Certainly, we can be on our own, but we can't survive for any length of time without some interaction, help or support from others. Within your family of origin, you learned what was expected of you in order for you to a part of that family. The way you walked, talked, dressed; the people you were friends with, all communicated your acceptance by your tribe. You grew up learning the rules of engagement in your particular family and community, in order to be accepted, loved and seen. And maybe, as an adult, you're still following those rules and haven't ask some very important questions...
I invite you to consider these possibilities for a moment:
What if what someone else thought about you was none of your business?
What if you allowed them to make up their mind about you, accepting that whatever they think does not define who you are?

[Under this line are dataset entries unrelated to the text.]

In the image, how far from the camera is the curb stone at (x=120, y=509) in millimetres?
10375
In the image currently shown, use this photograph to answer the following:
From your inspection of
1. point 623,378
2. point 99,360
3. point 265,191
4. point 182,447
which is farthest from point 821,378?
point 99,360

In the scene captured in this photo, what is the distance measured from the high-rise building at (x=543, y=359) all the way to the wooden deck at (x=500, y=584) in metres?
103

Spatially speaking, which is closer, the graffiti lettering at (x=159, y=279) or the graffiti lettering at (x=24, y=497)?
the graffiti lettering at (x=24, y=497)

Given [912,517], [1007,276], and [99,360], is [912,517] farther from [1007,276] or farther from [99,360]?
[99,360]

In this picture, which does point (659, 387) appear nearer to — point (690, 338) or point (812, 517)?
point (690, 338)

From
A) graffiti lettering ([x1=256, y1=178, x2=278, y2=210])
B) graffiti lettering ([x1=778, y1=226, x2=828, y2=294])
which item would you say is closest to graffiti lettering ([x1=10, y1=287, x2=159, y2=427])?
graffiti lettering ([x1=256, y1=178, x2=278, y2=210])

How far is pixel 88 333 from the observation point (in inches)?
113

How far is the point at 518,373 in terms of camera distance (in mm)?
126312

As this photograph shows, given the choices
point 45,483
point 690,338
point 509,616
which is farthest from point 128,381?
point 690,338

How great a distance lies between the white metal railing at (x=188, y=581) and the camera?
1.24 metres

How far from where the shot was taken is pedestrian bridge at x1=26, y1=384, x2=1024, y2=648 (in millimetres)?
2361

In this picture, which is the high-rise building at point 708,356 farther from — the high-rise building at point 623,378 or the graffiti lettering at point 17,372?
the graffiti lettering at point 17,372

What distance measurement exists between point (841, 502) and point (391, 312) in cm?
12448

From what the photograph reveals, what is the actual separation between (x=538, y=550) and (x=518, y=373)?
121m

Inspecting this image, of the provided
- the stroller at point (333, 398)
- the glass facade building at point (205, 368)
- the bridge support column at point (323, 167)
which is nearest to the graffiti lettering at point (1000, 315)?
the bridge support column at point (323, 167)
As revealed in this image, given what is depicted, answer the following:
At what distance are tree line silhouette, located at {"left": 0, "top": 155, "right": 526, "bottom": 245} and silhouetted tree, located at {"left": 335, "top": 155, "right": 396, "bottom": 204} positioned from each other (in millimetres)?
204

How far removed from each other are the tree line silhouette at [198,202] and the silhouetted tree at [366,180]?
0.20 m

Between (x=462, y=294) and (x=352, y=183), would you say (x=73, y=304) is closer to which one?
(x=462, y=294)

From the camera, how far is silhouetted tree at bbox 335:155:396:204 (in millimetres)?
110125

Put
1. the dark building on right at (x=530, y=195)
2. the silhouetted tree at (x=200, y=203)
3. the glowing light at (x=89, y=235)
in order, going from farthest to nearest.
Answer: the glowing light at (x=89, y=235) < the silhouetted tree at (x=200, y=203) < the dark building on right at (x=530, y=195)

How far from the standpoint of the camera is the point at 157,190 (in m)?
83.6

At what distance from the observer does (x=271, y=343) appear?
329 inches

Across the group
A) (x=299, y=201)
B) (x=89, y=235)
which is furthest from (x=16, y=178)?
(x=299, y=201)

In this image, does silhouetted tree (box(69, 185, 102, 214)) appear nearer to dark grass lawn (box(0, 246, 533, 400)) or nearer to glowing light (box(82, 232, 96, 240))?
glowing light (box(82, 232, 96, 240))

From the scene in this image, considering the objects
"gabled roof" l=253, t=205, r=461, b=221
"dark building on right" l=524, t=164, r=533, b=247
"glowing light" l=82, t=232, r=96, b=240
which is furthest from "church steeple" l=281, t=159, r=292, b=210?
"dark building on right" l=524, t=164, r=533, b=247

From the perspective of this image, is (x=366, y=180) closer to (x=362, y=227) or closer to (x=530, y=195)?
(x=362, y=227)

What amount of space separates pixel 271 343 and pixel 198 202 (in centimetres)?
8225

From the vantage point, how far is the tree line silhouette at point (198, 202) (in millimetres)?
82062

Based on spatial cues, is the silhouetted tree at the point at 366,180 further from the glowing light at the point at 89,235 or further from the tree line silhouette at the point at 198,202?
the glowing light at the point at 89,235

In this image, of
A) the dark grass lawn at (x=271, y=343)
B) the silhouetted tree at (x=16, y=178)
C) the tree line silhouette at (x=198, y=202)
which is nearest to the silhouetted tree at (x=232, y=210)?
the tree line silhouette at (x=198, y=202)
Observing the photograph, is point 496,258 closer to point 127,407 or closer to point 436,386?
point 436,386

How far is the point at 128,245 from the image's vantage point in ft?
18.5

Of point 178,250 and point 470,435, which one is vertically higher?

What if you showed up and allowed others to see you without getting hooked into what they may, or may not be thinking?
What if, 90% of the time, other people weren't thinking of you and in the 10% of the time they might be thinking about
you, they were thinking positive, complimentary thoughts about you?
The point is this, it does matter what other people think about you or how they feel about you in so much as you need to connect to others to live your life fully. What you choose to do with any information about how someone feels about you is up to you. You can let it define you or, you can let it be their experience of you, but not be your truth about who you are.
Consider then the power of the invitation, yours or someone else's. Being invited can provide you with the evidence of your worth to the other, it can show you that you're welcome, that you're acknowledge. The un-invite or non-invite can provide you with the same information in the opposite direction. You can choose to allow either experience to be yours – worth or lack of worth.
Or, you can become very clear on who you are and who you came here, to this life, to be. You can stop living in fear that the judgements of other dictates how you live your life and you can open up space around you, energetically, to invite people into your life who support you, who are confident enough in their own identities that they don't need to question or control yours. You can invite people into your life who have the capacity to gently push you to be more then you may be allowing yourself to be, without judgement or apology.
When clients enter into my Healing Room, many of them burst into tears, much to their surprise. The space I hold is truly free of judgement or apology – I encourage my clients to leave their self-judgments and those of others at the door and to never apologize for how they've arrived at this point in their lives. I then encourage them to invite new expectations into their lives, such as ease, wisdom, co-operation, abundance, freedom or healing.
What would it feel like if you decided who and what you wanted to invite into your life and then you did just that? If nothing stood in your way, most importantly yourself, what would you invite into your life?